I once met Clarence B. Jones, author of part one of MLK Jr.’s “Dream” speech. They protected Bayard Rustin, gay supermind of black civil rights. I asked, what’s their secret to success? “We realized, early on—in order to get those in power to cede any power, we had to first convince them that it is in their best interests.” Worked then…what might this look like now? First, bring the history: Pride began long before 1969. Use it for a new, deeper, more organized, formidable Pride. 

Keep it simple. Catch bees with honey. Focus on the similarities. We all need healthcare, homes, food and employment. Start over, start there. Include Kalamazoo. Talk to people, take a pass on clickbait squabbles. Listen. 

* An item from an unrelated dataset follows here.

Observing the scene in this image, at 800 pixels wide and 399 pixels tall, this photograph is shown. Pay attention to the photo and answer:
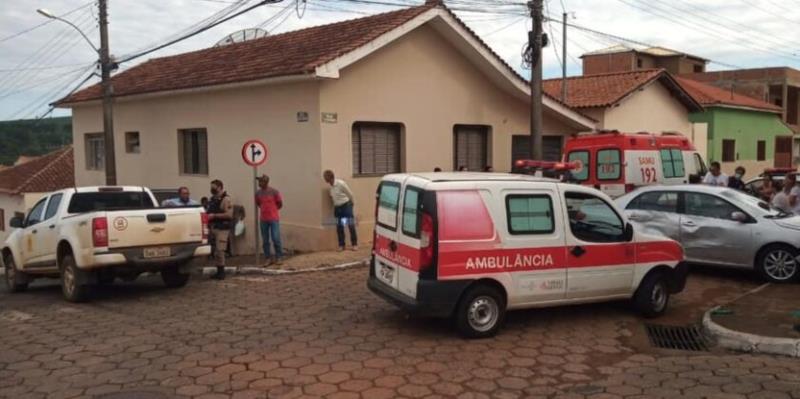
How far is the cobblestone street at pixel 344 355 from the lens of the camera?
18.1 feet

Put principles over personalities, dump identity politics, word police, and social media wars. It’s useless, just ask Lady Bunny. Pull a Bartleby: “I prefer not to.” Elect new champions. You. Yes, you. Run for an office—any office. Step up. Don’t blame, infiltrate. Face to face, not Facebook.

My dream? Locally grown, internationally active—but sensitive to other cultures. Create teachers, not targets. Something that sidesteps armchair narcissism and pop-shop celebrities and would make Larry Kramer or Audre Lorde proud.

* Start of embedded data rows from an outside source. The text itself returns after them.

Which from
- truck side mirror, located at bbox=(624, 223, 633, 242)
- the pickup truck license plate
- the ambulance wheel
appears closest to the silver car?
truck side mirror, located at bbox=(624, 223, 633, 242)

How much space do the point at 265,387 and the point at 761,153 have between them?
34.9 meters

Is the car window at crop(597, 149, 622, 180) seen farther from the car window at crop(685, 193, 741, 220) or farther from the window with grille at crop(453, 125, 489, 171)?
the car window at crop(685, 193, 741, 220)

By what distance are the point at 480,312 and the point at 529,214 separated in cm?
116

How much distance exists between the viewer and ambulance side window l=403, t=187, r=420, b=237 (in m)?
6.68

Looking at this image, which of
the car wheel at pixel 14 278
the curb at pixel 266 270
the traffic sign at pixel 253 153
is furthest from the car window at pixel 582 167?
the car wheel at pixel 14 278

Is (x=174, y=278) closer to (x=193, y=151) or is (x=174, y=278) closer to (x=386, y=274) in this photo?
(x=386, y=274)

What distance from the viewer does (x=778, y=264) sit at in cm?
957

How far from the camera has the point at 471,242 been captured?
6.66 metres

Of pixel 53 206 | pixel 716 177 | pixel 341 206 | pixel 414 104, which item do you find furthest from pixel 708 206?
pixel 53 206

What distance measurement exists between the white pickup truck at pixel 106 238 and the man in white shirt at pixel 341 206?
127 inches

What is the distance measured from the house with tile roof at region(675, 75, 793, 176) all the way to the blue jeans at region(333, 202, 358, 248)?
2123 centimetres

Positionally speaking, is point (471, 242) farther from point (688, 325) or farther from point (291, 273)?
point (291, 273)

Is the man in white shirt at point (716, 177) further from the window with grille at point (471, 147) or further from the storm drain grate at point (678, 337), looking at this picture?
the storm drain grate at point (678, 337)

That’s my two pennies. The astrology is Pluto in Capricorn. Last time this happened—so did the American and French Revolutions. Too far? FOMO, patron saint of millennials, help you. A reality TV show ‘star’ and Roy Cohn protégé is president now. Too much? Sue me. Gore Vidal taught me how to palimpsest. Silence (still) = Death. 

It’s 3:00 a.m. I wish I could call Eddie-Rose.

Martin Belk is a writer/playwright, expat New Yorker, and former producer of “SqueezeBox!” living in London. His memoir, “Pretty Broken Punks: lipstick, leather jeans, a death of New York” was published in 2012. He currently hosts the “Late Supper with Martin Belk” podcast, latesupperpodcast.com.